Collection entries
◇ ◇ ◇ ◇ ◇ ◇ ◇
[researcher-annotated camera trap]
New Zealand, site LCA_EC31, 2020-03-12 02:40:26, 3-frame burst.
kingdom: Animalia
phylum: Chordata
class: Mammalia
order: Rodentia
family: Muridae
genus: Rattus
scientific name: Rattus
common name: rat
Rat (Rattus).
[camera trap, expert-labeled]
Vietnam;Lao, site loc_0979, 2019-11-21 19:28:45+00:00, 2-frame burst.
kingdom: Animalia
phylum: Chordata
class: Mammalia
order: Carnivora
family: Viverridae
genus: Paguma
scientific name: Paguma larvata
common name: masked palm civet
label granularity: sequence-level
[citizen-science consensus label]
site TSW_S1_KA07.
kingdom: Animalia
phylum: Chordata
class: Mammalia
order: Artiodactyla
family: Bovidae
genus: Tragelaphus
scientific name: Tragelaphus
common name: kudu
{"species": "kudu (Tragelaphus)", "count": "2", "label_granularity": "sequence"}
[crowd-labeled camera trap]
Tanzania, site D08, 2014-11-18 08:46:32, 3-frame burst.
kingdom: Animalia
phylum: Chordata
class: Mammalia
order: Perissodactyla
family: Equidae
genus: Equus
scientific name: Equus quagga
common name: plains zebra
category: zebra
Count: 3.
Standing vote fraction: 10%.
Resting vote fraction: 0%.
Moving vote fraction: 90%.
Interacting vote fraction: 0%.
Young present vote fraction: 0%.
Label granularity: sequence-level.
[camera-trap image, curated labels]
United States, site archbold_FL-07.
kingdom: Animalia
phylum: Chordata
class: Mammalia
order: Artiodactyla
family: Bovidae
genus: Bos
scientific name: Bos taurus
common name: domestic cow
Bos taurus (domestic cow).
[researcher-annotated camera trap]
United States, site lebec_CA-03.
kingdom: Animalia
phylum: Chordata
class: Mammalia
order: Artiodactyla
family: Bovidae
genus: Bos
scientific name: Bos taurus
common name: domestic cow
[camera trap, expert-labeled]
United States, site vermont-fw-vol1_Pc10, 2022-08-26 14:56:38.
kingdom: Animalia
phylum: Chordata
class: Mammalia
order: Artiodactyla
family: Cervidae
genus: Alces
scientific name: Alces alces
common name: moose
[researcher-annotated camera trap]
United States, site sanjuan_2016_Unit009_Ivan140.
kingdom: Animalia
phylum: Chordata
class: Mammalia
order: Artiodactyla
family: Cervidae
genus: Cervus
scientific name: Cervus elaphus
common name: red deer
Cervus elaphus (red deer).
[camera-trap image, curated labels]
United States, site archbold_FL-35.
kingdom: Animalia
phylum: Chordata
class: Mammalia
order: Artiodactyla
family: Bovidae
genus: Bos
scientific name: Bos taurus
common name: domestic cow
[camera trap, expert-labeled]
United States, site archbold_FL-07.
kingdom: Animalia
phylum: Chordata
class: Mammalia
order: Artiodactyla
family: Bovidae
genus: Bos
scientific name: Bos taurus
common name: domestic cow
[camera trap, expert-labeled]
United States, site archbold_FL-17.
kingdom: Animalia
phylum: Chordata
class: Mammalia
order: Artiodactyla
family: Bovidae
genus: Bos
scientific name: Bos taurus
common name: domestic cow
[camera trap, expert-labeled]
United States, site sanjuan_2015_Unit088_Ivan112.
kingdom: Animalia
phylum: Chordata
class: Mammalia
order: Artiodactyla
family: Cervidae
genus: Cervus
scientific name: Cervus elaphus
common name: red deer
◇ ◇ ◇ ◇ ◇ ◇ ◇
Nothing may be dropped or altered; repeat every record in full.

TASK ANSWER
[researcher-annotated camera trap]
New Zealand, site LCA_EC31, 2020-03-12 02:40:26, 3-frame burst.
kingdom: Animalia
phylum: Chordata
class: Mammalia
order: Rodentia
family: Muridae
genus: Rattus
scientific name: Rattus
common name: rat
Rat (Rattus).
[camera trap, expert-labeled]
Vietnam;Lao, site loc_0979, 2019-11-21 19:28:45+00:00, 2-frame burst.
kingdom: Animalia
phylum: Chordata
class: Mammalia
order: Carnivora
family: Viverridae
genus: Paguma
scientific name: Paguma larvata
common name: masked palm civet
label granularity: sequence-level
[citizen-science consensus label]
site TSW_S1_KA07.
kingdom: Animalia
phylum: Chordata
class: Mammalia
order: Artiodactyla
family: Bovidae
genus: Tragelaphus
scientific name: Tragelaphus
common name: kudu
{"species": "kudu (Tragelaphus)", "count": "2", "label_granularity": "sequence"}
[crowd-labeled camera trap]
Tanzania, site D08, 2014-11-18 08:46:32, 3-frame burst.
kingdom: Animalia
phylum: Chordata
class: Mammalia
order: Perissodactyla
family: Equidae
genus: Equus
scientific name: Equus quagga
common name: plains zebra
category: zebra
Count: 3.
Standing vote fraction: 10%.
Resting vote fraction: 0%.
Moving vote fraction: 90%.
Interacting vote fraction: 0%.
Young present vote fraction: 0%.
Label granularity: sequence-level.
[camera-trap image, curated labels]
United States, site archbold_FL-07.
kingdom: Animalia
phylum: Chordata
class: Mammalia
order: Artiodactyla
family: Bovidae
genus: Bos
scientific name: Bos taurus
common name: domestic cow
Bos taurus (domestic cow).
[researcher-annotated camera trap]
United States, site lebec_CA-03.
kingdom: Animalia
phylum: Chordata
class: Mammalia
order: Artiodactyla
family: Bovidae
genus: Bos
scientific name: Bos taurus
common name: domestic cow
[camera trap, expert-labeled]
United States, site vermont-fw-vol1_Pc10, 2022-08-26 14:56:38.
kingdom: Animalia
phylum: Chordata
class: Mammalia
order: Artiodactyla
family: Cervidae
genus: Alces
scientific name: Alces alces
common name: moose
[researcher-annotated camera trap]
United States, site sanjuan_2016_Unit009_Ivan140.
kingdom: Animalia
phylum: Chordata
class: Mammalia
order: Artiodactyla
family: Cervidae
genus: Cervus
scientific name: Cervus elaphus
common name: red deer
Cervus elaphus (red deer).
[camera-trap image, curated labels]
United States, site archbold_FL-35.
kingdom: Animalia
phylum: Chordata
class: Mammalia
order: Artiodactyla
family: Bovidae
genus: Bos
scientific name: Bos taurus
common name: domestic cow
[camera trap, expert-labeled]
United States, site archbold_FL-07.
kingdom: Animalia
phylum: Chordata
class: Mammalia
order: Artiodactyla
family: Bovidae
genus: Bos
scientific name: Bos taurus
common name: domestic cow
[camera trap, expert-labeled]
United States, site archbold_FL-17.
kingdom: Animalia
phylum: Chordata
class: Mammalia
order: Artiodactyla
family: Bovidae
genus: Bos
scientific name: Bos taurus
common name: domestic cow
[camera trap, expert-labeled]
United States, site sanjuan_2015_Unit088_Ivan112.
kingdom: Animalia
phylum: Chordata
class: Mammalia
order: Artiodactyla
family: Cervidae
genus: Cervus
scientific name: Cervus elaphus
common name: red deer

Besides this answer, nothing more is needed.